Wolfe, who was head of security for the Senate Intelligence Committee for three decades, was responsible for protecting sensitive information shared with lawmakers on the committee. He retired last month.
Court documents allege that before he stopped working with the committee in December, Wolfe used encrypted messaging applications to contact three reporters, then lied repeatedly about those communications. He’s also accused of lying about his relationship with Watkins when FBI agents asked him about the sources for an article she wrote. He initially denied knowing her, then when shown photos of them together, he admitted they had been in a three-year relationship.
Watkins denied that Wolfe was a source of classified information when they were dating, and says she disclosed the relationship to her editors at BuzzFeed News, Politico, and the New York Times at the time. It appears one focus of the FBI’s probe was a BuzzFeed article published in April 2017 in which she reported that Russian spies tried to recruit former Trump adviser Carter Page in 2013.
The indictment also describes an incident in which Wolfe alerted another reporter in October 2017 that he had served Page with a subpoena to testify before the Senate Intelligence Committee. After the story ran, Wolfe allegedly texted the journalist “Good job!” and “I’m glad you got the scoop.”
Wolfe is accused of using the same messaging app to serve as an unnamed source for a third reporter, and of communicating with a fourth reporter using his Senate email account from 2015 to 2017. He allegedly denied those contacts to federal agents.
Since seizing a journalist’s records is so delicate — and potentially an intrusion on their First Amendment rights — there are special regulations the Justice Department must follow. Before obtaining records that could reveal a journalist’s sources, investigators are required to have “made all reasonable attempts to obtain the information from alternative, non-media sources.” They’re also supposed to notify the reporter to give them a chance to negotiate or challenge the move, though the attorney general can waive this in extreme cases.
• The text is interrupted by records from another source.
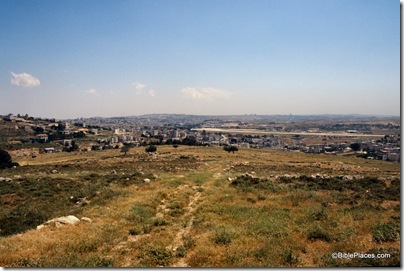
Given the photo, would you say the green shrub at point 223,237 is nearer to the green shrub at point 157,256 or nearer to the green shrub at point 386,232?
the green shrub at point 157,256

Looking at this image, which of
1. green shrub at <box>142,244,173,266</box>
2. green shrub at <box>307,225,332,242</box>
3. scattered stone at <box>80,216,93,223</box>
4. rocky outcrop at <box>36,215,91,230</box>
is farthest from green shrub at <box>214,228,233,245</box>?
rocky outcrop at <box>36,215,91,230</box>

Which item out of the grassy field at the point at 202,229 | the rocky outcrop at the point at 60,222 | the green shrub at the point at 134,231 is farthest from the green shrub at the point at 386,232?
the rocky outcrop at the point at 60,222

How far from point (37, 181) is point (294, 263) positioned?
23.3 meters

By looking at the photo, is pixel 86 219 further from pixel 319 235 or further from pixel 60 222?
pixel 319 235

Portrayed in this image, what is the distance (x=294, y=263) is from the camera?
7.95m

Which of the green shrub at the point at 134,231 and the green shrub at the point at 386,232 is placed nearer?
the green shrub at the point at 386,232

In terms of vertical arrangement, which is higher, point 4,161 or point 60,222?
point 60,222

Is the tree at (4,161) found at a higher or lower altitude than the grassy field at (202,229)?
lower

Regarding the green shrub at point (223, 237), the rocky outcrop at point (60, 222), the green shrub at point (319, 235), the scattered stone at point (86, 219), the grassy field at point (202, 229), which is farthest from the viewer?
the scattered stone at point (86, 219)

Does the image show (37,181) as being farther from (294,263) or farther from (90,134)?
(90,134)

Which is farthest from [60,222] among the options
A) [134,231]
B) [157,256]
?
[157,256]

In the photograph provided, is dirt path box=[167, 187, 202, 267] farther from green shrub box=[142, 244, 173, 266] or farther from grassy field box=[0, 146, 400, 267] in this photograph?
green shrub box=[142, 244, 173, 266]

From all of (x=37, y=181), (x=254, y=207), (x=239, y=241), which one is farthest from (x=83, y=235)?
(x=37, y=181)

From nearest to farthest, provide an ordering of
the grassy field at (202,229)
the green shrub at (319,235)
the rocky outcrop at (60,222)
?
1. the grassy field at (202,229)
2. the green shrub at (319,235)
3. the rocky outcrop at (60,222)
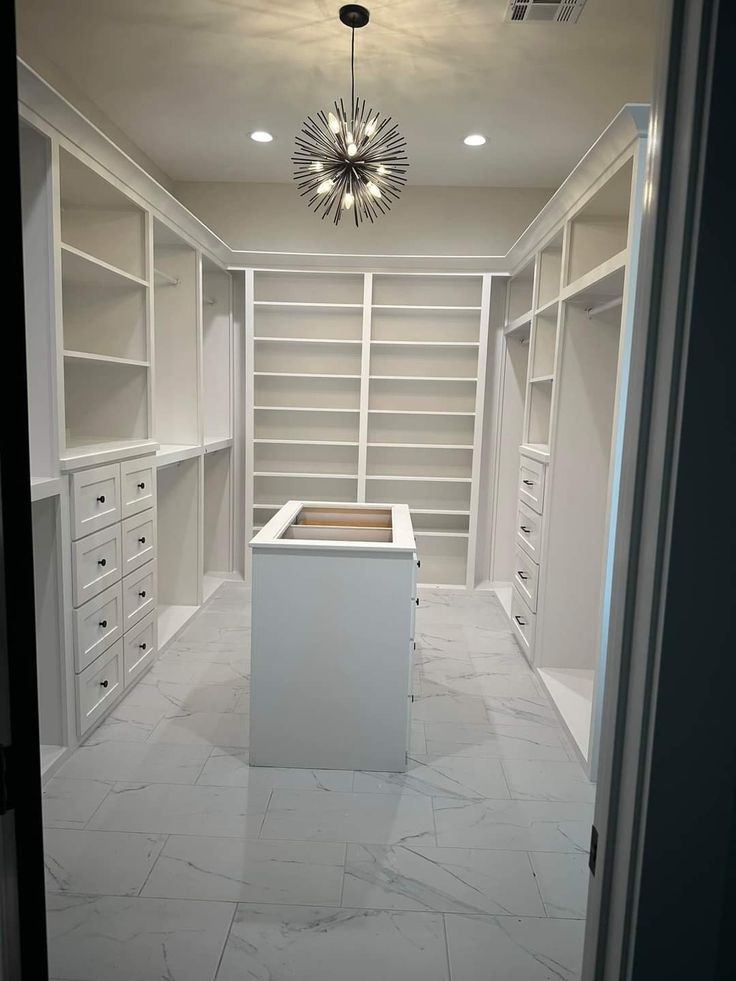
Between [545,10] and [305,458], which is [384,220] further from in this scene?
[545,10]

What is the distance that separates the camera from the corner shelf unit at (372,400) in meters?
5.26

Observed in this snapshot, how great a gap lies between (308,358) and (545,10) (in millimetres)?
3123

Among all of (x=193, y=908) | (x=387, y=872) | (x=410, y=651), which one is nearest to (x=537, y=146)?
(x=410, y=651)

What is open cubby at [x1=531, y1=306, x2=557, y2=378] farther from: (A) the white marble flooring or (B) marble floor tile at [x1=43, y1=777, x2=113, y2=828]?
(B) marble floor tile at [x1=43, y1=777, x2=113, y2=828]

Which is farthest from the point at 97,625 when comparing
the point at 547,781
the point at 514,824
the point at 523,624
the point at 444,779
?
the point at 523,624

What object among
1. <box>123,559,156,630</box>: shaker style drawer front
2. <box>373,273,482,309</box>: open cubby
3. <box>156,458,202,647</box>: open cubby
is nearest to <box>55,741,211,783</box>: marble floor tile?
<box>123,559,156,630</box>: shaker style drawer front

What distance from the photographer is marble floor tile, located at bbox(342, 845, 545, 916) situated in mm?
1980

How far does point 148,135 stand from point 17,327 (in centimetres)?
405

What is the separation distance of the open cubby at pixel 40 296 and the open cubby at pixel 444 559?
11.2 ft

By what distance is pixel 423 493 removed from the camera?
5.49 m

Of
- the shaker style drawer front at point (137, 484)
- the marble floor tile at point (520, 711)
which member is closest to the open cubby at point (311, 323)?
the shaker style drawer front at point (137, 484)

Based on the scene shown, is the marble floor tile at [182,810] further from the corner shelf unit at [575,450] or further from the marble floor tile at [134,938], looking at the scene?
the corner shelf unit at [575,450]

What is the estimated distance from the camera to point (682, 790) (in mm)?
696

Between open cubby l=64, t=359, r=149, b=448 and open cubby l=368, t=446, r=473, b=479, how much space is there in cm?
227
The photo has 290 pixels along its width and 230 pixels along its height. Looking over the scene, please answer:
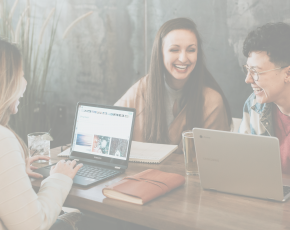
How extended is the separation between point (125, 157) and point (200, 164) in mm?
358

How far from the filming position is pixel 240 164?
1019 mm

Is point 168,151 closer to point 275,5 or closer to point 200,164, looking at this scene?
point 200,164

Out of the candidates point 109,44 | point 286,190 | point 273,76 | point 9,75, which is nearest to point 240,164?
point 286,190

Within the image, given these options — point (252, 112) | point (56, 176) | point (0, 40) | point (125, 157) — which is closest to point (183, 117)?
point (252, 112)

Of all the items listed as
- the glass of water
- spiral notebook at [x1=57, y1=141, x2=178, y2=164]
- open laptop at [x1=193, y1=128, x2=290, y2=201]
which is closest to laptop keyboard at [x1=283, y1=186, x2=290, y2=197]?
open laptop at [x1=193, y1=128, x2=290, y2=201]

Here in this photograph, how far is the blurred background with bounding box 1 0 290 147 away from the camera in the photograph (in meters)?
2.35

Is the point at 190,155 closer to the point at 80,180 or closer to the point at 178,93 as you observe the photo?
the point at 80,180

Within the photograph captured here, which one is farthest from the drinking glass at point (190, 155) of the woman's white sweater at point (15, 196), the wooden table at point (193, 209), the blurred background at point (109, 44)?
the blurred background at point (109, 44)

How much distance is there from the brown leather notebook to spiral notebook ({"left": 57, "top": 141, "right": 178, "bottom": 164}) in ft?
0.83

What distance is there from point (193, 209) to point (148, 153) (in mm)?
546

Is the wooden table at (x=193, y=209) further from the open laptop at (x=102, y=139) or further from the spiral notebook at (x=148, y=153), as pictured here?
the spiral notebook at (x=148, y=153)

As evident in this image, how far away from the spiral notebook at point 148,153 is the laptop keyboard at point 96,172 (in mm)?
162

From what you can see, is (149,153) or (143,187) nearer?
(143,187)

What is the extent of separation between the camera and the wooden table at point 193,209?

The Times reports that FBI agents initially approached Watkins to ask about her relationship with Wolfe, and said they were investigating illegal leaks. But she only learned that her records had been seized when she received a letter from the Justice Department in February. The records contained years of data on Watkins’s communications, and some were even attached to her university email from when she was an undergraduate. It’s unclear what, if any, efforts were made to obtain the information from other sources.
Ben Smith, BuzzFeed’s editor-in-chief, said, “We’re deeply troubled by what looks like a case of law enforcement interfering with a reporter’s constitutional right to gather information about her own government.”
Journalists previously raised alarms about the Obama administration’s aggressive moves against reporters in leak investigations. Attorney General Jeff Sessions bragged last year that his DOJ was pursuing three times as many leak investigations as were open at the end of the Obama administration, but this is the first known instance of the Trump administration continuing those tactics against the press.